TESTO DA ANALIZZARE.
##########

Gli investimenti, per 200 milioni in cinque anni, della società partecipata della Regione, Sicilia e Servizi sono al centro di un’altra indagine dell’Olaf, il nucleo antifrodi dell’Unione europea. Un’operazione che conferma l’attenzione della commissione europea sull’uso dei fondi comunitari da parte della Regione siciliana. Un nuovo fronte che si aggiunge ai controlli sulla formazione professionale su cui l’Olaf ha evidenziato – prima delle inchieste giudiziarie che hanno colpito il settore da Messina a Catania fino agli arresti di ieri, a Palermo, per l’operazione Iban – evidenti anomalie nel sistema dei pagamenti agli enti di formazione.

Sul caso Sicilia e Servizi, invece, l’attenzione degli ispettori Olaf che hanno incontrato il dirigente della Programmazione europea, Vincenzo Falgares e il ragioniere generale, Mario Pisciotta, è concentrata sulla ingiunzione di pagamento, per 80 milioni di euro, che il socio privato, Sicilia Venture di cui fanno parte Engineering e Accenture, avanzata contro la Regione. Secondo gli accordi fra partner privato e pubblico, la Regione, i soci tecnici avreber dovuto creare la piattaforma telematica dell’amministrazione regionale e formare 250 dipendenti che sarebbero transitati nella partecipata che avrebbe dovuto diventare autonoma dal prossimo 23 dicembre.

Le intenzioni della Regione ora, sotto il governo Crocetta puntano alla liquidazione della società che negli anni passati, però ha usufruito di fondi europei direttamente affidati alla spa della Regione. Una procedura che probabilmente, l’Unione europea potrebbe non considerare legittima con il rischio – è il timore degli uffici finanziari regionali – che non venga riconosciuto il rimborso delle somme attribuite dall’Ue che peserebbero interamente sui conti siciliani.

##########

RIGHE ELENCATE.
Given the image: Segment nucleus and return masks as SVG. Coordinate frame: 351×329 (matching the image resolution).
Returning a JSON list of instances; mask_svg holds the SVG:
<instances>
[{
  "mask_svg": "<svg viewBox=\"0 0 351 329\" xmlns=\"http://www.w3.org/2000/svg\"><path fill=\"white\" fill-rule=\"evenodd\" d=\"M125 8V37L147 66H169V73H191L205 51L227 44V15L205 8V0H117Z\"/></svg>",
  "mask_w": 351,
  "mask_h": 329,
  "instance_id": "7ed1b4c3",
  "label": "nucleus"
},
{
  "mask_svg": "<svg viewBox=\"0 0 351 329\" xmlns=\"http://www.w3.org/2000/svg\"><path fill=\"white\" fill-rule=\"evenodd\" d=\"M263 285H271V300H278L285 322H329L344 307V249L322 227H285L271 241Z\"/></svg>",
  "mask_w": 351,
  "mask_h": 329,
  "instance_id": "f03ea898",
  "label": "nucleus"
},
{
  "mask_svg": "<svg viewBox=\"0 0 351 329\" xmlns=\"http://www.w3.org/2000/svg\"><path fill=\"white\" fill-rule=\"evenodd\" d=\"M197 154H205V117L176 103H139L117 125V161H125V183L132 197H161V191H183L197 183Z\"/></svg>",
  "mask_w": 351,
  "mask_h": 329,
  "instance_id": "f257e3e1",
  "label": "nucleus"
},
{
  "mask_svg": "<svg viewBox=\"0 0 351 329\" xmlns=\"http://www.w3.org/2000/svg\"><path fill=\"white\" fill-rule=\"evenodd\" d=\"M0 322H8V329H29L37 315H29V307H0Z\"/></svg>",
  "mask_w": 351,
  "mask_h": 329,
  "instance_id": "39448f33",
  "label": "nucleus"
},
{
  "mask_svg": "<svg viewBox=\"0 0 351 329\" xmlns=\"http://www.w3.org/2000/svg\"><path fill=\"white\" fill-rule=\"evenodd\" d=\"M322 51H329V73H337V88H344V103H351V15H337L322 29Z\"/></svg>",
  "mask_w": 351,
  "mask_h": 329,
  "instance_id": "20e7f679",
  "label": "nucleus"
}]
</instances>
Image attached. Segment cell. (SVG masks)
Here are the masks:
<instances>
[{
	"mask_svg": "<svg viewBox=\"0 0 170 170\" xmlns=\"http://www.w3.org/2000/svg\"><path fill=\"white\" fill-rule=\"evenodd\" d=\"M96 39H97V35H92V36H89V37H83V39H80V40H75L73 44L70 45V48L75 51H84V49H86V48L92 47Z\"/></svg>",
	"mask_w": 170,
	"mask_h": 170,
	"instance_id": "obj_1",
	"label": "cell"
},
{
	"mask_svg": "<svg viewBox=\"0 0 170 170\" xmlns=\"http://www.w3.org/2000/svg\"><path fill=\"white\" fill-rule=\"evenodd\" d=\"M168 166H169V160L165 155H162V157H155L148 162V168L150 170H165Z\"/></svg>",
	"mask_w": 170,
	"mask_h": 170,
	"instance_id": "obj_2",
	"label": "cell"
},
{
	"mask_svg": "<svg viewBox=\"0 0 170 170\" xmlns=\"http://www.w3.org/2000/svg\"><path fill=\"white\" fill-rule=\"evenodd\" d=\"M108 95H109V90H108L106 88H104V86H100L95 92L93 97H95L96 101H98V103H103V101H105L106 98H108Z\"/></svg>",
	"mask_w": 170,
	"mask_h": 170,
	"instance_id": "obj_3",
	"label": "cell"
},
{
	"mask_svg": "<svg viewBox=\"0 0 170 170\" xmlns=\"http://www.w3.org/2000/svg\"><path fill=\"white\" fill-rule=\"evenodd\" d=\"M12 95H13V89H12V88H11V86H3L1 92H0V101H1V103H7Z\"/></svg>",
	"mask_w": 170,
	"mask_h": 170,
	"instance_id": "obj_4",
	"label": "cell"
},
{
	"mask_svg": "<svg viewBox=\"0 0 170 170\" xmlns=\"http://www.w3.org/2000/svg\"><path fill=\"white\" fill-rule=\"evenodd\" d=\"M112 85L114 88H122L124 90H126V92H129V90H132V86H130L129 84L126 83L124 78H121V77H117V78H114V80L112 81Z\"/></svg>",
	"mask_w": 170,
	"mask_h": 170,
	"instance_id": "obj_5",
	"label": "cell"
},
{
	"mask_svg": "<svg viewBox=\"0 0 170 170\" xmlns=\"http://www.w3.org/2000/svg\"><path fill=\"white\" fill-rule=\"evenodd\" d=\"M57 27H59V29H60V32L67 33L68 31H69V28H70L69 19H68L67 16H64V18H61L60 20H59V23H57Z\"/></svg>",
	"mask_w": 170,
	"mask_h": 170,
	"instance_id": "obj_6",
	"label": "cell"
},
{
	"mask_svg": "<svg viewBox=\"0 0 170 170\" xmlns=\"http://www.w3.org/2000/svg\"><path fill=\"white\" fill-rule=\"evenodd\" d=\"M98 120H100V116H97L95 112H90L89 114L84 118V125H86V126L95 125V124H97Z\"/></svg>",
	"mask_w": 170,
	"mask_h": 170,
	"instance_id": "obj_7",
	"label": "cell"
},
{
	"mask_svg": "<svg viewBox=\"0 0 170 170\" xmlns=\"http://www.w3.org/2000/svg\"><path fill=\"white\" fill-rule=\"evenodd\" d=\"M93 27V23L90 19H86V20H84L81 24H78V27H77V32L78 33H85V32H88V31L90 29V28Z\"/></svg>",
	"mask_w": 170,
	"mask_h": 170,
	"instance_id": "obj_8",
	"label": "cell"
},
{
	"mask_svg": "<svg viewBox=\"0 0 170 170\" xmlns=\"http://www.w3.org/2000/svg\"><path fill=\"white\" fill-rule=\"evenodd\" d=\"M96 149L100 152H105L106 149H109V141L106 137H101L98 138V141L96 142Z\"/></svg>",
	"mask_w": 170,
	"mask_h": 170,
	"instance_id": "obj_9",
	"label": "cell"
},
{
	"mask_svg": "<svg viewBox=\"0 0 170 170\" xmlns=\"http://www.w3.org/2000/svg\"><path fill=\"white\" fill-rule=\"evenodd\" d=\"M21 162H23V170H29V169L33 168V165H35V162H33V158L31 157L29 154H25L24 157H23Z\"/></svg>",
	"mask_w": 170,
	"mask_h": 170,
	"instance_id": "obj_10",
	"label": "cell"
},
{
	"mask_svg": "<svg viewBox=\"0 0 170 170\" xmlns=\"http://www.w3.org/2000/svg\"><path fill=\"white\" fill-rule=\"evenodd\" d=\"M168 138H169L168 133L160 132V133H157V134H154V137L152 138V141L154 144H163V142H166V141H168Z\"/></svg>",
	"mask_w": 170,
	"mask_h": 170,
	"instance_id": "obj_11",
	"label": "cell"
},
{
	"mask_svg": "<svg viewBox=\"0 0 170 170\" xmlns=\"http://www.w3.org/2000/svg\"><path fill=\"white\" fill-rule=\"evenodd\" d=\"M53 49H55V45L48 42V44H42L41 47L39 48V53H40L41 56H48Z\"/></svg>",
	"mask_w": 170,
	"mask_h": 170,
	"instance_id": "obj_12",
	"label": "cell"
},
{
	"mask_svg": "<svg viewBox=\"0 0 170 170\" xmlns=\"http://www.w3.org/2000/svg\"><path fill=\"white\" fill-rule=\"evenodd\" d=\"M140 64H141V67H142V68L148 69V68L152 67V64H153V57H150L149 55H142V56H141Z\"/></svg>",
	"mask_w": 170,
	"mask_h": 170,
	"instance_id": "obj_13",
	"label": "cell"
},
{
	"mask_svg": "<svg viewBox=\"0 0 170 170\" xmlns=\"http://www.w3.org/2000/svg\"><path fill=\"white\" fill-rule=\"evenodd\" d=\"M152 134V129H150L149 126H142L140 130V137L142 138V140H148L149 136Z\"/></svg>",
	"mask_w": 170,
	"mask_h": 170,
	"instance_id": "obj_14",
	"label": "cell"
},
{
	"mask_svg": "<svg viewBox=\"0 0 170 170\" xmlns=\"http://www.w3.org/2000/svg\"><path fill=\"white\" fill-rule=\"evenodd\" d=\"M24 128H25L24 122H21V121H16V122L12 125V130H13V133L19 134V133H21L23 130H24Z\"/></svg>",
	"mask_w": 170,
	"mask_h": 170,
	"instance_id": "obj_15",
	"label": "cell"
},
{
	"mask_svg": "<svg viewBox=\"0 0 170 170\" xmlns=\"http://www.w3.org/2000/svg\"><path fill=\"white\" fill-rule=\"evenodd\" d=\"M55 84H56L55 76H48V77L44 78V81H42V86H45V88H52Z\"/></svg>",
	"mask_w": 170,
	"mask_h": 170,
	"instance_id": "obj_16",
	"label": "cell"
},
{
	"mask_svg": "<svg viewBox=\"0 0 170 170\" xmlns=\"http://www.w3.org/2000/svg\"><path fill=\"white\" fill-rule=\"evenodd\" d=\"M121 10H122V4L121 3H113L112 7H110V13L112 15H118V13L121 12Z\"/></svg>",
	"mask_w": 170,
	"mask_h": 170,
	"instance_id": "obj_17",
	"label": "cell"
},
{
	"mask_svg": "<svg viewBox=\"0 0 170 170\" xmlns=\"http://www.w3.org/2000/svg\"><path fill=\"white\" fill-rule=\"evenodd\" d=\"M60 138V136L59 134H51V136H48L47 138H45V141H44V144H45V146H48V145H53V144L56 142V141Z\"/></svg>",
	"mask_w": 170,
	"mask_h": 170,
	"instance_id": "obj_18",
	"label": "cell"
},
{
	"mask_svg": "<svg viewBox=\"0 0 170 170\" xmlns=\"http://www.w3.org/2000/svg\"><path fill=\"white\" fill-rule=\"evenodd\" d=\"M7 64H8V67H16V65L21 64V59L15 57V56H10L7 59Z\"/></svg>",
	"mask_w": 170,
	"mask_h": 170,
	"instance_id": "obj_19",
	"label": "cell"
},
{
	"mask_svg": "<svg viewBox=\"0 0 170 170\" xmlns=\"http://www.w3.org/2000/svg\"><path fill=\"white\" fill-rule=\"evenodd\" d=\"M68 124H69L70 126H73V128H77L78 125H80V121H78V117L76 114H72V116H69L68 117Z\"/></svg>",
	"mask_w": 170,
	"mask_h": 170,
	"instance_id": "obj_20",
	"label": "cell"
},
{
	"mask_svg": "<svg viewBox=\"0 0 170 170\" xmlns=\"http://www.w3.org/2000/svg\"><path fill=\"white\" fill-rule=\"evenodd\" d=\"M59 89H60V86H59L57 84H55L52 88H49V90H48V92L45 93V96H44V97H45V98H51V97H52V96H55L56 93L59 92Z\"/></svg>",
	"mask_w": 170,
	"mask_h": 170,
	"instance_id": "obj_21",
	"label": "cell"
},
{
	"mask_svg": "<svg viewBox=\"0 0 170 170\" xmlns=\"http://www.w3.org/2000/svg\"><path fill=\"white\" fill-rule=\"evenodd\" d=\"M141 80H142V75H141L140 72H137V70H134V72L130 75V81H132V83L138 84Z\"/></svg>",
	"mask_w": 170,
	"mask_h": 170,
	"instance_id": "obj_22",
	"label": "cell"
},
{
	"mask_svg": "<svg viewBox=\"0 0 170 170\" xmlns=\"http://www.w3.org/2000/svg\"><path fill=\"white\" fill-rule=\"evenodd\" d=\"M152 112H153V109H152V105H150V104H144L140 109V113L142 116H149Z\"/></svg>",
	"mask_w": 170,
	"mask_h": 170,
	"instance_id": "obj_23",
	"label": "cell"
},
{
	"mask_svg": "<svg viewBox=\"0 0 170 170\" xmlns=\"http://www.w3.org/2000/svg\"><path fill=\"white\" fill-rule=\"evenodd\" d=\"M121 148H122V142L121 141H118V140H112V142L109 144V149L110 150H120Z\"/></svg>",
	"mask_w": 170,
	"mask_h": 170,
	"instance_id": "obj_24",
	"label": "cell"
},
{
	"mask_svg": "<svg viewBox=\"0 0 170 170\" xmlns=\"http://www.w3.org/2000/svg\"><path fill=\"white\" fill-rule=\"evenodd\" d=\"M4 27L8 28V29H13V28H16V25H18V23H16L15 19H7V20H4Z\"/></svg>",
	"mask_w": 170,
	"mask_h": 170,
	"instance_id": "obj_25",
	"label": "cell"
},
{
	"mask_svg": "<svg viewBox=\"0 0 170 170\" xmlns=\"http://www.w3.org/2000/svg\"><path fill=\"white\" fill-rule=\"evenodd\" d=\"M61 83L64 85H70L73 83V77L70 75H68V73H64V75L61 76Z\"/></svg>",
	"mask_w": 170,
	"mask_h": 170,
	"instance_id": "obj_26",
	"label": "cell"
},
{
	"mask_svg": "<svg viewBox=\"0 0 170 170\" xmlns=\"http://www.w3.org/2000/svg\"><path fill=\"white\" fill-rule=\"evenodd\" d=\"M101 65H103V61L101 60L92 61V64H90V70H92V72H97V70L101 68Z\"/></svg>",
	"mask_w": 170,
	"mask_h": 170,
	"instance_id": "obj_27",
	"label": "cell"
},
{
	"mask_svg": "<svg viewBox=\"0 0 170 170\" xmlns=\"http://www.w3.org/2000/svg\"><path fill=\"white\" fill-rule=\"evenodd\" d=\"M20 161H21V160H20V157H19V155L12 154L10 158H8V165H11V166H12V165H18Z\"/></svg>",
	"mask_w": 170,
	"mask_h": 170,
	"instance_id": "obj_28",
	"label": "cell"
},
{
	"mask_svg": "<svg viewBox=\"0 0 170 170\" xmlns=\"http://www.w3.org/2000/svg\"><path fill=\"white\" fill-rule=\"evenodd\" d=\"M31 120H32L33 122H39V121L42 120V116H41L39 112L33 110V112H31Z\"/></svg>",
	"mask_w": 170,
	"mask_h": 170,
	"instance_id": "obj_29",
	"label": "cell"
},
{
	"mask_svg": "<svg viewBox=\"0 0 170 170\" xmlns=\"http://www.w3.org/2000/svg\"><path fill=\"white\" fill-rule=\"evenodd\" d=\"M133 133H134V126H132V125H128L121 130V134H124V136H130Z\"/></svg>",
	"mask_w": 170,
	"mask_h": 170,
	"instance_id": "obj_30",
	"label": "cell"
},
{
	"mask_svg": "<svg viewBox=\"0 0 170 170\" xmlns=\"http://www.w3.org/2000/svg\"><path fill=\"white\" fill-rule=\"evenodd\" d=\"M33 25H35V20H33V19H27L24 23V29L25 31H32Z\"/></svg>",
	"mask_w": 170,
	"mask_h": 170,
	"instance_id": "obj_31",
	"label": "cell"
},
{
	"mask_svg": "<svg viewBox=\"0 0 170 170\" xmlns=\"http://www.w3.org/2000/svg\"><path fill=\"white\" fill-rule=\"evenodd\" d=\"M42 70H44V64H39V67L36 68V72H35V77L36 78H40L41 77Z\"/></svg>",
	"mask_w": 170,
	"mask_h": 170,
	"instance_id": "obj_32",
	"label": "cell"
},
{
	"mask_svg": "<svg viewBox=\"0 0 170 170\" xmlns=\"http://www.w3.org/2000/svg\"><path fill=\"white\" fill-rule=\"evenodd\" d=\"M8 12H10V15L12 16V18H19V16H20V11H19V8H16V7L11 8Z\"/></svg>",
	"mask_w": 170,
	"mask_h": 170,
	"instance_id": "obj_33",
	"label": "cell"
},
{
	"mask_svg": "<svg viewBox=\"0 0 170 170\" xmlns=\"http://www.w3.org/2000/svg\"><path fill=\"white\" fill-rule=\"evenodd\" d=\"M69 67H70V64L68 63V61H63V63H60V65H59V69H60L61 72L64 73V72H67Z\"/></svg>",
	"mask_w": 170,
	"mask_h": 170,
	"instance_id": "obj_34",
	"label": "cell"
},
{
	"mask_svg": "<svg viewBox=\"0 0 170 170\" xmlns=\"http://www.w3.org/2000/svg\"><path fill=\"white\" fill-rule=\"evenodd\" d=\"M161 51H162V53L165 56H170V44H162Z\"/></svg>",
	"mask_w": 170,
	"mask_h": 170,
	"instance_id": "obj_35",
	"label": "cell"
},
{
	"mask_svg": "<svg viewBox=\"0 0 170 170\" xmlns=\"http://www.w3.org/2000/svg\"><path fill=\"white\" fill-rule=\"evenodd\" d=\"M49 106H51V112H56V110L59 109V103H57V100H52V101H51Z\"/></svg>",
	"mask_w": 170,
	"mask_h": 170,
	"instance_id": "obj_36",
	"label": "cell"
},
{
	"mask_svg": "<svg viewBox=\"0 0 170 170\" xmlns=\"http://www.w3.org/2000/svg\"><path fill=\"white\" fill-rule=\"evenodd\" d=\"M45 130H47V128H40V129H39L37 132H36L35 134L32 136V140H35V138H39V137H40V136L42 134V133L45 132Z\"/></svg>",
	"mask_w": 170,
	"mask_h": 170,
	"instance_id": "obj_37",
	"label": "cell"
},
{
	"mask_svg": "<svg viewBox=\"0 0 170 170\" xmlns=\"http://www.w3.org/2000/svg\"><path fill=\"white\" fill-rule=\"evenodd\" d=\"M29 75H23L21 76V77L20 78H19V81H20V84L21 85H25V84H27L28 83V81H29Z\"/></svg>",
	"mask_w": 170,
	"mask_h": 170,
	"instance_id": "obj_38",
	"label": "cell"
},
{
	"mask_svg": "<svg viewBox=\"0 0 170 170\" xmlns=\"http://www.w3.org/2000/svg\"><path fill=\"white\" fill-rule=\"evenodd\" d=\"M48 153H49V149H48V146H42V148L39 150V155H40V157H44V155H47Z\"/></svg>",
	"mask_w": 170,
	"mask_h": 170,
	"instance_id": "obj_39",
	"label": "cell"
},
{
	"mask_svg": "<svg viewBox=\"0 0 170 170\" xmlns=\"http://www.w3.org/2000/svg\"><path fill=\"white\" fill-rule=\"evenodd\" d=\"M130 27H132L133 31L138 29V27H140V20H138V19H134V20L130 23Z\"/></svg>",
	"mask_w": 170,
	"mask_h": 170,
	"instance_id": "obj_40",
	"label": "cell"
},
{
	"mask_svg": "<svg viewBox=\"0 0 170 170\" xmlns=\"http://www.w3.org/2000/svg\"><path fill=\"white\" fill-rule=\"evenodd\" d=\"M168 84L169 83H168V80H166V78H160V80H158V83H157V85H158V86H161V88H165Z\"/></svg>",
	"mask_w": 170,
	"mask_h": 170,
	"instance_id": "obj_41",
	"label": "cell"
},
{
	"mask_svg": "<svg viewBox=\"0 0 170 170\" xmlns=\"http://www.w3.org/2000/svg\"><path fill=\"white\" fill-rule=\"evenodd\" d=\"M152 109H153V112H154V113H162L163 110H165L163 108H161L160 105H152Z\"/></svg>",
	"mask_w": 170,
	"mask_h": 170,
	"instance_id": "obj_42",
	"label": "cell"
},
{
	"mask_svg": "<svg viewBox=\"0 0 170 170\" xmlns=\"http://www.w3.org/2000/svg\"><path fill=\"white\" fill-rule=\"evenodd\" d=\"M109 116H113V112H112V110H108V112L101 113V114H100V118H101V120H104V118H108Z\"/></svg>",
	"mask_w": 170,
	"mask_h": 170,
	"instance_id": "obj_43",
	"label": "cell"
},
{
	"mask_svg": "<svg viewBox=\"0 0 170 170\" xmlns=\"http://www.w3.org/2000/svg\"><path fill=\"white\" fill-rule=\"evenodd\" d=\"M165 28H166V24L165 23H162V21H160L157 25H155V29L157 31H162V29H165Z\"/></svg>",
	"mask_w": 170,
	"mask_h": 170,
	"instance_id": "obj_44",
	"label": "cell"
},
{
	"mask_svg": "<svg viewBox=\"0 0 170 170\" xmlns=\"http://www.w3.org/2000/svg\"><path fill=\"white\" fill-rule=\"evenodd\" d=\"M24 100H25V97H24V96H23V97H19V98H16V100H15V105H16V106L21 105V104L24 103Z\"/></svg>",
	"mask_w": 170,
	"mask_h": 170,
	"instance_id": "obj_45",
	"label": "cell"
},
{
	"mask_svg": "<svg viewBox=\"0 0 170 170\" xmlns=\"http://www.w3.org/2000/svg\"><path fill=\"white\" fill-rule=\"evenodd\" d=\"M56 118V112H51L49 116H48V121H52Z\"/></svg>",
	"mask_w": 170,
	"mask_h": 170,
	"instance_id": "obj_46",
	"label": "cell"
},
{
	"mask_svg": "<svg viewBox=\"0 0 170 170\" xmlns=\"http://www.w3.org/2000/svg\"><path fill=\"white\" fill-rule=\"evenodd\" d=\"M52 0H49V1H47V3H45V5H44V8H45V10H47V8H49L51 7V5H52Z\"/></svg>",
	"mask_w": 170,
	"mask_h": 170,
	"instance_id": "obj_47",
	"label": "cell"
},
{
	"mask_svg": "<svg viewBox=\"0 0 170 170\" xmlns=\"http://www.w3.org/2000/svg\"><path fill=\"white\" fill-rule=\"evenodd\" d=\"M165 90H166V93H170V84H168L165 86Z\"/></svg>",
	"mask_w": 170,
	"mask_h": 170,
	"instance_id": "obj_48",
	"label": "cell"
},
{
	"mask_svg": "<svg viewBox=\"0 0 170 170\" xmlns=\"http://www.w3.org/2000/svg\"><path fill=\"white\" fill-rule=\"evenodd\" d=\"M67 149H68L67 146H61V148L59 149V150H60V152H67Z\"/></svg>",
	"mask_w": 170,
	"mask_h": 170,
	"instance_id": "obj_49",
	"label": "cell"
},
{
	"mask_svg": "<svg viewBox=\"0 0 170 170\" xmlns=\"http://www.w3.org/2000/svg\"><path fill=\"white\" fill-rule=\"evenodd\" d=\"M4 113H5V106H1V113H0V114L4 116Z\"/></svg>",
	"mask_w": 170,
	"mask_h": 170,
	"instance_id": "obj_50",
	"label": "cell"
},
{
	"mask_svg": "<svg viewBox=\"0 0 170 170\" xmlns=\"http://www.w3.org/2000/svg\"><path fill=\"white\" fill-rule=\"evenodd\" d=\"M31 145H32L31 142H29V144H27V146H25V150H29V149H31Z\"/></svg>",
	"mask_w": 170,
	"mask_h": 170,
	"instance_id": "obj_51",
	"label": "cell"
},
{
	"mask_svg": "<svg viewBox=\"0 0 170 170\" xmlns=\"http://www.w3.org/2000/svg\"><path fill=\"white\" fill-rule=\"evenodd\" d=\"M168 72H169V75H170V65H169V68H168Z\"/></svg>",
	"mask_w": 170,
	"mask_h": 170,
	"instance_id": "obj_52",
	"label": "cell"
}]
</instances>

##########

OBIETTIVO DEL COMPITO. Trascrivi dall'articolo sull'indagine Olaf su Sicilia e Servizi il passo compreso tra "Gli investimenti, per" e "enti di formazione.", estremi inclusi.

RISULTATO DEL COMPITO.
Gli investimenti, per 200 milioni in cinque anni, della società partecipata della Regione, Sicilia e Servizi sono al centro di un’altra indagine dell’Olaf, il nucleo antifrodi dell’Unione europea. Un’operazione che conferma l’attenzione della commissione europea sull’uso dei fondi comunitari da parte della Regione siciliana. Un nuovo fronte che si aggiunge ai controlli sulla formazione professionale su cui l’Olaf ha evidenziato – prima delle inchieste giudiziarie che hanno colpito il settore da Messina a Catania fino agli arresti di ieri, a Palermo, per l’operazione Iban – evidenti anomalie nel sistema dei pagamenti agli enti di formazione.